## Exercise objective:
Report how many lines in the entries below contain the word "Among", treating uppercase and lowercase as different, and give only that number.

## Entries supplied:
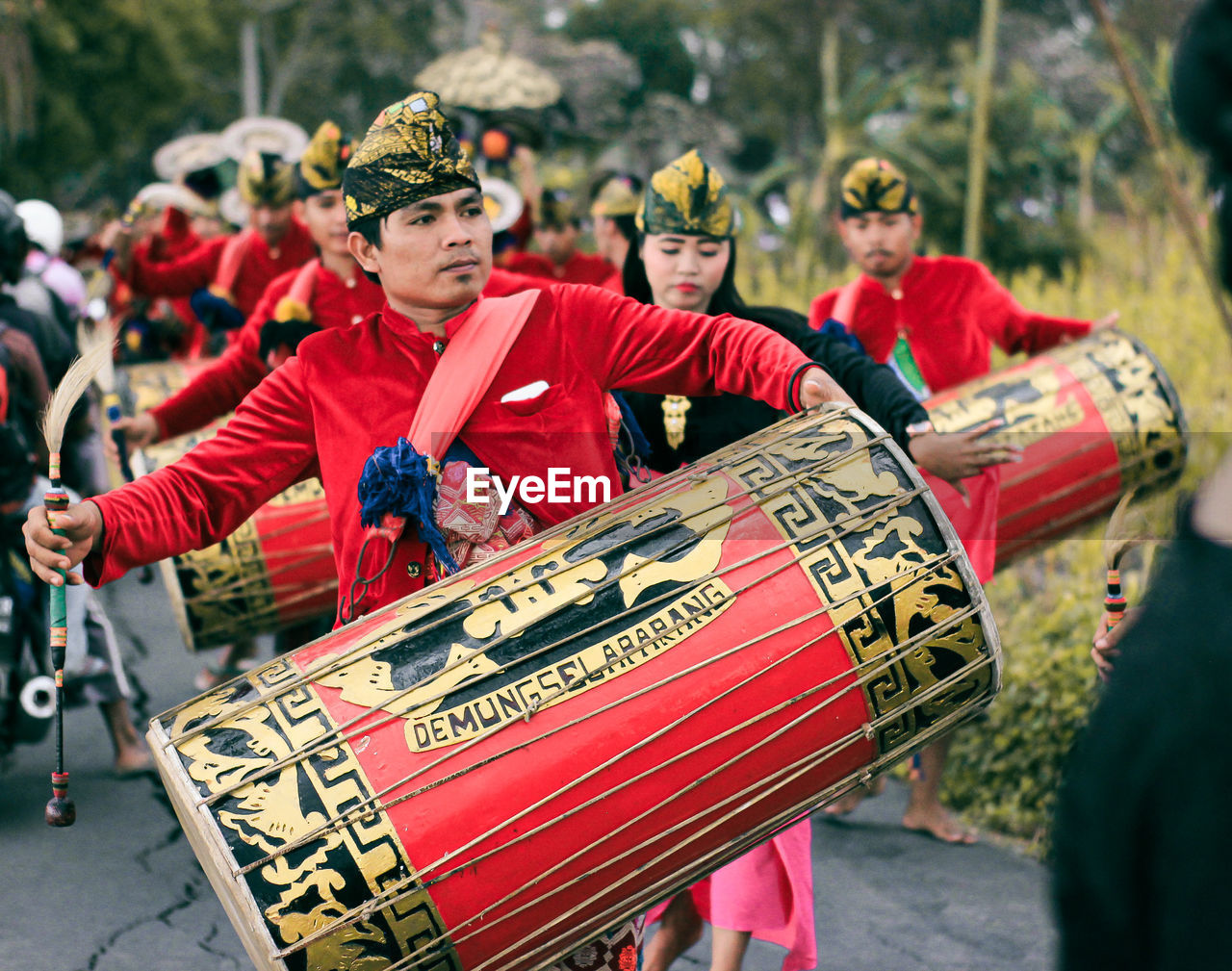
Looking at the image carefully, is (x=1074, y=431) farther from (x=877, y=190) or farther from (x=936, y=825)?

--

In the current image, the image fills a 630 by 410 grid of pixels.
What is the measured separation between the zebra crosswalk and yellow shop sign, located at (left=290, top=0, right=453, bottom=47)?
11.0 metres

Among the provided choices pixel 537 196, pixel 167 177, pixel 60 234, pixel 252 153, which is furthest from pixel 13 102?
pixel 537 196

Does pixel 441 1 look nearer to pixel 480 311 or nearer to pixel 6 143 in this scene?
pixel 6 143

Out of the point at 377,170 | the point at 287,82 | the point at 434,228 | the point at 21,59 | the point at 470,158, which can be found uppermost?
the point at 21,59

---

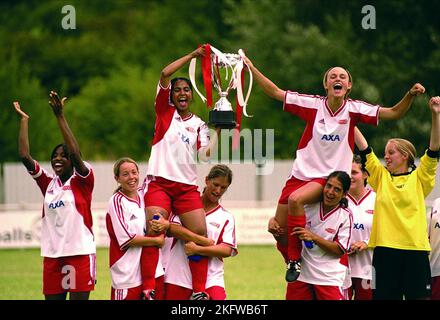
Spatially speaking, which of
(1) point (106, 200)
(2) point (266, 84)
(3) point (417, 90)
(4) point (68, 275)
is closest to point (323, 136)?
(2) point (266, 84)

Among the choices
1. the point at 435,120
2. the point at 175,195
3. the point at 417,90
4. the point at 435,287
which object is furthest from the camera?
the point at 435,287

## Solution to this exercise:
2